▸ **Problem to solve**: Restate each of the lines given below, word for word.

(Spatial question records)
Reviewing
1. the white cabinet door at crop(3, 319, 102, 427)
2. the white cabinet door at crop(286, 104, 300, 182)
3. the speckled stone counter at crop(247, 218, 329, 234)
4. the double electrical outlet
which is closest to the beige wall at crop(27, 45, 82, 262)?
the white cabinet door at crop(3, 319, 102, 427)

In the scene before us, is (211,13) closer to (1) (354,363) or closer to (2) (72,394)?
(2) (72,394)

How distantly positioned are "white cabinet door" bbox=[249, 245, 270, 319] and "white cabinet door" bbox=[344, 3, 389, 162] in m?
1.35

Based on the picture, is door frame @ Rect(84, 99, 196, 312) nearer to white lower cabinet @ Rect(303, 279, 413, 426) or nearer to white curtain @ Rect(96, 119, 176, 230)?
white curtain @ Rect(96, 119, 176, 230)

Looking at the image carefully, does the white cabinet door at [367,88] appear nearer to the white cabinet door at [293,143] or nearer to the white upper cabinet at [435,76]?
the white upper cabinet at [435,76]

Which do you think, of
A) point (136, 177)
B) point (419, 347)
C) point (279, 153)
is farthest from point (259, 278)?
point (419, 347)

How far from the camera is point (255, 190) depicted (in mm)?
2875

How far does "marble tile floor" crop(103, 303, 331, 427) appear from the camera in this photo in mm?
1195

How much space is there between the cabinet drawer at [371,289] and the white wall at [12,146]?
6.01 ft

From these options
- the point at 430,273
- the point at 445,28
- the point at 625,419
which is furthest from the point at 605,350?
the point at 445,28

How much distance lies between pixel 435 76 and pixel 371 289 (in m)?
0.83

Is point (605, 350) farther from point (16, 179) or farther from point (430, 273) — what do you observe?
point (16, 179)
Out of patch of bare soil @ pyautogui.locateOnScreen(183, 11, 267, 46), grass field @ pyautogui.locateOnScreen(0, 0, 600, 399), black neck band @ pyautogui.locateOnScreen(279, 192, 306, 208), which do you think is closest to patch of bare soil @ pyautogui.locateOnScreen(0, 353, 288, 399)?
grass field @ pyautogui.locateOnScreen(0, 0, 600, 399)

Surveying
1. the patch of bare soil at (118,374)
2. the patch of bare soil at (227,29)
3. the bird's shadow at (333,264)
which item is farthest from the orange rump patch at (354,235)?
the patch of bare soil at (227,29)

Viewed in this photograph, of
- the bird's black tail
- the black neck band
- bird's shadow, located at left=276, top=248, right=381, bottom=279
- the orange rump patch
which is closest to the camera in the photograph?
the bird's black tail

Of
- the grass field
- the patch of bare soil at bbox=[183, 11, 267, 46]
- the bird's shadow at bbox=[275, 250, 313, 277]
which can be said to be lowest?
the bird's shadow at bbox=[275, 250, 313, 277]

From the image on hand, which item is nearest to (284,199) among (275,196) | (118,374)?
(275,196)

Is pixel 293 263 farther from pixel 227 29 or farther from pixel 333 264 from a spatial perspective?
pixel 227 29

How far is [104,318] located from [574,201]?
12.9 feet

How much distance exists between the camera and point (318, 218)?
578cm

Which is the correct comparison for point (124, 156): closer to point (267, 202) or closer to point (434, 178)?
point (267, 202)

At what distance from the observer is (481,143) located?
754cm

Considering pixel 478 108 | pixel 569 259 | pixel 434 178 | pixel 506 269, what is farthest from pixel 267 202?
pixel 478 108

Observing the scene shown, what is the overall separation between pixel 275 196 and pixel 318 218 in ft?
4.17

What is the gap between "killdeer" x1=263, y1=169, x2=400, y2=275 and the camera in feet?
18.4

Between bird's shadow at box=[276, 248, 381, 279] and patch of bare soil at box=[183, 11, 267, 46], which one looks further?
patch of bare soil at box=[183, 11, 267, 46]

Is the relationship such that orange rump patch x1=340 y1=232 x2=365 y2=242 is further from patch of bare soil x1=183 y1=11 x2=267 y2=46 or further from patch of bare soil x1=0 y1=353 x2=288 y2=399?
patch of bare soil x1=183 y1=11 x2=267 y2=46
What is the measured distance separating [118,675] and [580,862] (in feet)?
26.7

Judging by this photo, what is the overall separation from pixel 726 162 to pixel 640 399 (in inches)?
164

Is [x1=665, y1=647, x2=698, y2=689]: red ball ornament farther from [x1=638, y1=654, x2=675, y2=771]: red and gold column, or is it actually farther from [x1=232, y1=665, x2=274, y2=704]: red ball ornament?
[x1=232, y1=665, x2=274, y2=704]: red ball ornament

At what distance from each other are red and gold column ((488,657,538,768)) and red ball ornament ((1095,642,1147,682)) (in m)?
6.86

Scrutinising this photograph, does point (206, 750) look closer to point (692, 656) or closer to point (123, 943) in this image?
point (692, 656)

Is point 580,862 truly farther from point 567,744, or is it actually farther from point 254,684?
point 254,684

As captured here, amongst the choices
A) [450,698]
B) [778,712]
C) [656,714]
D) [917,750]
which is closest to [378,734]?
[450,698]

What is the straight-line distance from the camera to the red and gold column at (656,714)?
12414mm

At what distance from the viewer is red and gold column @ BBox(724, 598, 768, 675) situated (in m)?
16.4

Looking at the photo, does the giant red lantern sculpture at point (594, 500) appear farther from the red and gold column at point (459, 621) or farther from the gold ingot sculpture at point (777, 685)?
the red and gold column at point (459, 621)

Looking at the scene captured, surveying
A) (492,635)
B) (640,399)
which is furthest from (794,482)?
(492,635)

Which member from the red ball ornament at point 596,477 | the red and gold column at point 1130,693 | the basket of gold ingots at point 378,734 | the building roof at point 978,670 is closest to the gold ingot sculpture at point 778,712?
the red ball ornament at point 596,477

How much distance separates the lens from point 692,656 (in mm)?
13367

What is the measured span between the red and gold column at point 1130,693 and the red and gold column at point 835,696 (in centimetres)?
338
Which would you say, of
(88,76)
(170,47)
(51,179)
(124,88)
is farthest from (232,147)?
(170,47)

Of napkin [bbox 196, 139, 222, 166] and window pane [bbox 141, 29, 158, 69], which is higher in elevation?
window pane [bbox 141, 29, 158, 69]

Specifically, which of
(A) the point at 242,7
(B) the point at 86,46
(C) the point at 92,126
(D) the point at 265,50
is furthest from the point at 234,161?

▸ **Written response**:
Reviewing
1. the white cabinet door at crop(3, 319, 102, 427)
2. the white cabinet door at crop(286, 104, 300, 182)
3. the speckled stone counter at crop(247, 218, 329, 234)
4. the double electrical outlet
which is closest to the beige wall at crop(27, 45, 82, 262)?
the white cabinet door at crop(3, 319, 102, 427)

In the scene before us, is (211,13) closer to (1) (354,363) or closer to (2) (72,394)?
(2) (72,394)

How distantly positioned are "white cabinet door" bbox=[249, 245, 270, 319] and "white cabinet door" bbox=[344, 3, 389, 162] in m?
1.35

Based on the picture, is door frame @ Rect(84, 99, 196, 312) nearer to white lower cabinet @ Rect(303, 279, 413, 426) or nearer to white curtain @ Rect(96, 119, 176, 230)?
white curtain @ Rect(96, 119, 176, 230)

Looking at the image carefully, does the white cabinet door at [367,88] appear nearer to the white cabinet door at [293,143] or nearer to the white upper cabinet at [435,76]?
the white upper cabinet at [435,76]

Which do you think, of
A) point (136, 177)
B) point (419, 347)
C) point (279, 153)
is farthest from point (259, 278)?
point (419, 347)

How far from the camera is point (255, 190) depicted (in mm)?
2875

How far does "marble tile floor" crop(103, 303, 331, 427) appear from the camera in this photo in mm?
1195

How much space is there between the cabinet drawer at [371,289] and the white wall at [12,146]?
6.01 ft

From these options
- the point at 430,273
- the point at 445,28
- the point at 625,419
which is furthest from the point at 605,350?
the point at 445,28

How much distance lies between pixel 435 76 and pixel 371 289 (in m)?
0.83

Is point (605, 350) farther from point (16, 179) or farther from point (430, 273) — what do you observe?
point (16, 179)
Out of patch of bare soil @ pyautogui.locateOnScreen(183, 11, 267, 46), grass field @ pyautogui.locateOnScreen(0, 0, 600, 399), black neck band @ pyautogui.locateOnScreen(279, 192, 306, 208), which do you think is closest to patch of bare soil @ pyautogui.locateOnScreen(0, 353, 288, 399)?
grass field @ pyautogui.locateOnScreen(0, 0, 600, 399)

Surveying
1. the patch of bare soil at (118,374)
2. the patch of bare soil at (227,29)
3. the bird's shadow at (333,264)
which item is farthest from the orange rump patch at (354,235)?
the patch of bare soil at (227,29)

Viewed in this photograph, of
- the bird's black tail
- the black neck band
- bird's shadow, located at left=276, top=248, right=381, bottom=279
- the orange rump patch
which is closest to the camera in the photograph?
the bird's black tail

Of
- the grass field
- the patch of bare soil at bbox=[183, 11, 267, 46]
- the bird's shadow at bbox=[275, 250, 313, 277]
which can be said to be lowest?
the bird's shadow at bbox=[275, 250, 313, 277]

From the image on hand, which item is nearest to (284,199) among (275,196) | (118,374)?
(275,196)

Is pixel 293 263 farther from pixel 227 29 or farther from pixel 333 264 from a spatial perspective?
pixel 227 29

How far is [104,318] located from [574,201]?
12.9 feet

How much distance exists between the camera and point (318, 218)?
578cm

Which is the correct comparison for point (124, 156): closer to point (267, 202) or closer to point (434, 178)?
point (267, 202)

At what distance from the observer is (481,143) located?
754cm

Considering pixel 478 108 | pixel 569 259 | pixel 434 178 | pixel 506 269, what is farthest from pixel 267 202?
pixel 478 108

Observing the scene shown, what is the overall separation between pixel 275 196 and pixel 318 218 in ft?
4.17

What is the gap between "killdeer" x1=263, y1=169, x2=400, y2=275 and the camera in feet?
18.4

Between bird's shadow at box=[276, 248, 381, 279] and patch of bare soil at box=[183, 11, 267, 46], which one looks further?
patch of bare soil at box=[183, 11, 267, 46]

Is the relationship such that orange rump patch x1=340 y1=232 x2=365 y2=242 is further from patch of bare soil x1=183 y1=11 x2=267 y2=46 or further from patch of bare soil x1=0 y1=353 x2=288 y2=399?
patch of bare soil x1=183 y1=11 x2=267 y2=46
What is the measured distance separating [118,675] and [580,862] (in feet)?
26.7

Judging by this photo, what is the overall separation from pixel 726 162 to pixel 640 399 (in inches)?
164

Is [x1=665, y1=647, x2=698, y2=689]: red ball ornament farther from [x1=638, y1=654, x2=675, y2=771]: red and gold column, or is it actually farther from [x1=232, y1=665, x2=274, y2=704]: red ball ornament?
[x1=232, y1=665, x2=274, y2=704]: red ball ornament

At what distance from each other are red and gold column ((488,657,538,768)) and red ball ornament ((1095,642,1147,682)) (in m)?
6.86

Scrutinising this photograph, does point (206, 750) look closer to point (692, 656) or closer to point (123, 943) in this image?
point (692, 656)

Is point 580,862 truly farther from point 567,744, or is it actually farther from point 254,684?
point 254,684

As captured here, amongst the choices
A) [450,698]
B) [778,712]
C) [656,714]
D) [917,750]
which is closest to [378,734]?
[450,698]

What is the straight-line distance from the camera to the red and gold column at (656,714)?
12414mm

At what distance from the viewer is red and gold column @ BBox(724, 598, 768, 675) situated (in m)?
16.4

Looking at the photo, does the giant red lantern sculpture at point (594, 500) appear farther from the red and gold column at point (459, 621) or farther from the gold ingot sculpture at point (777, 685)?
the red and gold column at point (459, 621)

Looking at the scene captured, surveying
A) (492,635)
B) (640,399)
which is furthest from (794,482)?
(492,635)

Which member from the red ball ornament at point 596,477 | the red and gold column at point 1130,693 | the basket of gold ingots at point 378,734 | the building roof at point 978,670 is closest to the gold ingot sculpture at point 778,712?
the red ball ornament at point 596,477

How much distance separates the lens from point 692,656 (in mm)?
13367

What is the measured span between the red and gold column at point 1130,693 and the red and gold column at point 835,696 (in centimetres)?
338
Which would you say, of
(88,76)
(170,47)
(51,179)
(124,88)
is farthest from (232,147)?
(170,47)

Of napkin [bbox 196, 139, 222, 166] and window pane [bbox 141, 29, 158, 69], which is higher in elevation?
window pane [bbox 141, 29, 158, 69]

Specifically, which of
(A) the point at 242,7
(B) the point at 86,46
(C) the point at 92,126
(D) the point at 265,50
is furthest from the point at 234,161?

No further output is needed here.